I have shared care because I fought, and was able to fight for what I know I should be entitled to. Many people are not able to go into battle. ADHD if left untreated can cause more consequences on the NHS long term, and a boomerang effect of accessing mental health services. ADHD is often linked to substance misuse disorders, imprisonment, unemployment and educational underachievement. It is estimated that around 1 in 4 prisoners in UK prisons meet the diagnostic criteria for ADHD and many adults with ADHD are at higher risk of entering secondary mental health services, with one if four woman with ADHD more likely to have attempted suicide than those without.
This victory to get shared care feels like I have achieved something amazing, won a competition or completed a degree, people are sending me Prosecco and chocolates to mark the occasion. It’s lovely but it really shouldn’t be a celebratory event. We don’t send people being treated for heart conditions or diabetes congratulations cards, it is just expected that they are able to receive their treatment with minimal battles. ADHD is massively misunderstood within the medical profession. During this on going saga a GP told me he phoned and didn’t leave a message because “given my diagnosis of ADHD lengthy written replies would be overwhelming for me.” I haven’t yet found the energy to tell him that actually I deal with words for a living, and his assumptions are miles away off the mark because many of us ADHDers are very confident and capable writers.
The last ten months have taught me:
- There isn’t any valid reason why a GP Surgery should deny a shared care agreement
- I only got shared care because I was able to fight
- Many people across the country are being failed by the system
- Professionals (Doctors, GP practices, Clinical Commissioning Groups) need to talk to each other. There needs to be some joint up thinking nationally about how to best support the growing number of adults seeking ADHD diagnosis within the NHS.
- GP training should include how ADHD affects women, the often late diagnosed inattentive presentations and the benefits of ADHD medication.

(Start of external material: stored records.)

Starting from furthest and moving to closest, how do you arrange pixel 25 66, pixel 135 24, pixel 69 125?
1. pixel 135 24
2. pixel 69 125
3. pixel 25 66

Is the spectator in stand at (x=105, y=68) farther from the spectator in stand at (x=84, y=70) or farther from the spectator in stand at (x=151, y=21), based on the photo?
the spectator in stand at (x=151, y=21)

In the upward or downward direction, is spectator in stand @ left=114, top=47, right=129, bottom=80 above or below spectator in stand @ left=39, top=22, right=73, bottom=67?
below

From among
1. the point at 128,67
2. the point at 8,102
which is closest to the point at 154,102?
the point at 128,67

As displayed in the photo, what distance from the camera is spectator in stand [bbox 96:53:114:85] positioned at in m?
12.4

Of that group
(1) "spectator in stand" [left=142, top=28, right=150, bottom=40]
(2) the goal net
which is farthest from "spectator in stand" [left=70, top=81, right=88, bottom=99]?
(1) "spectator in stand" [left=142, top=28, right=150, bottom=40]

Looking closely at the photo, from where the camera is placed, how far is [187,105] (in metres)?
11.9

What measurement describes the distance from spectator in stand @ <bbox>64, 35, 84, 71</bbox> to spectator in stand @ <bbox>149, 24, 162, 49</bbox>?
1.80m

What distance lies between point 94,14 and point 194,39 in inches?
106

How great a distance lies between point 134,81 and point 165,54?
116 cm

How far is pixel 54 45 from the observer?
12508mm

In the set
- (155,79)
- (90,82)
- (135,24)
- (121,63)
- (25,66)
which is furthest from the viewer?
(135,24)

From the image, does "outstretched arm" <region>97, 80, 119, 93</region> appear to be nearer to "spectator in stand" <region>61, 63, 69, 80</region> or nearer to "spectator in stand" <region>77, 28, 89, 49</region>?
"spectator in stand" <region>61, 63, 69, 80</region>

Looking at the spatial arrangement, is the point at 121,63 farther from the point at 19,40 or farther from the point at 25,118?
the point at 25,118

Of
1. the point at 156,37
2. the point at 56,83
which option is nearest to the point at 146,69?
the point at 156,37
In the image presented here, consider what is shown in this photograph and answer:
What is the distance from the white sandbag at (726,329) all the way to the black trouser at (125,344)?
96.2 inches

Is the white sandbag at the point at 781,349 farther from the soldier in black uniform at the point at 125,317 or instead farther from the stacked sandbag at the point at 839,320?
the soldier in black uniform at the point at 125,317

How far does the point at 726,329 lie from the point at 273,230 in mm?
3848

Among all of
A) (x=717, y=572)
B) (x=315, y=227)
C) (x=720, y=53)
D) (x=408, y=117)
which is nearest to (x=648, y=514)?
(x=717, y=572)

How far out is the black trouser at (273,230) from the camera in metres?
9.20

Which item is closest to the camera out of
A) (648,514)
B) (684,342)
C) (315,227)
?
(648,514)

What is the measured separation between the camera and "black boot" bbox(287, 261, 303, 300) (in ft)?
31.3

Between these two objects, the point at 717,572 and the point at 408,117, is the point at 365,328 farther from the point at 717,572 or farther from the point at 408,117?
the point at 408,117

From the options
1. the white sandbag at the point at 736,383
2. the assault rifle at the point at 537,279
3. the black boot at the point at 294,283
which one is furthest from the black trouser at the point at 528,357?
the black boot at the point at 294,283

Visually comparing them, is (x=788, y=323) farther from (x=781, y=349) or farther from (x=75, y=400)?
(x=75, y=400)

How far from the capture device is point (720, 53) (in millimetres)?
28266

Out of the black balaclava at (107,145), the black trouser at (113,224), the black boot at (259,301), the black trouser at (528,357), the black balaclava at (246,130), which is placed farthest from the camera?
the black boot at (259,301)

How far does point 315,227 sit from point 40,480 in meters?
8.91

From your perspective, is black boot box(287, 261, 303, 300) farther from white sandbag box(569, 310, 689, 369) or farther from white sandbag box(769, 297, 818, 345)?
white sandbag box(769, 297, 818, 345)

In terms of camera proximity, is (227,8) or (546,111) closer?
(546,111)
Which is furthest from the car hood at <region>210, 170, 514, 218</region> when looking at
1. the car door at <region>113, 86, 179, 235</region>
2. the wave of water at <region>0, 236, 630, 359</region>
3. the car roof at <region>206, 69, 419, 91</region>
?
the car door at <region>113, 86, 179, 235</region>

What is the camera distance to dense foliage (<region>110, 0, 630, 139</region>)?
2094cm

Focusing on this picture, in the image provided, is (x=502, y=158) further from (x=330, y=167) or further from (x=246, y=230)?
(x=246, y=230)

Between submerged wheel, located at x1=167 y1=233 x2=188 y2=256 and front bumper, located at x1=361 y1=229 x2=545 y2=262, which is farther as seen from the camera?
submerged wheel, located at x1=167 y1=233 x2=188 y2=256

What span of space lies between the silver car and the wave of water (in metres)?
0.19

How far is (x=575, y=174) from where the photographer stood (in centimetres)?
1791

Rather than fear about side affects and treating prescribed stimulants like street drugs.
I don’t have the answers to any of these points, but with the support of my MP I hope to highlight the flaws in the system, so people getting diagnosed in the future don’t have to fight for ten months to get the medication they need.
I am over the moon to finally get shared care agreed, and sad knowing my story is not uncommon. Women are now spending time reframing their life with a new diagnosis in tow, and how knowing they have ADHD can help in a chaotic and uncertain world. We’ve worked on ourselves through therapy, education, medication and writing about it. We’ve connected with others, and shared our stories. So now it’s time for the NHS and medical profession to reframe how they respond to the treatment of a growing number of adults with a late diagnosis of ADHD. We’ve done all of the hard work in getting us to where we are today, more than you will ever understand. Now it’s up to those with the power to change the system to do the rest.
ADHD medication, treatment and support is not just life changing, but life affirming.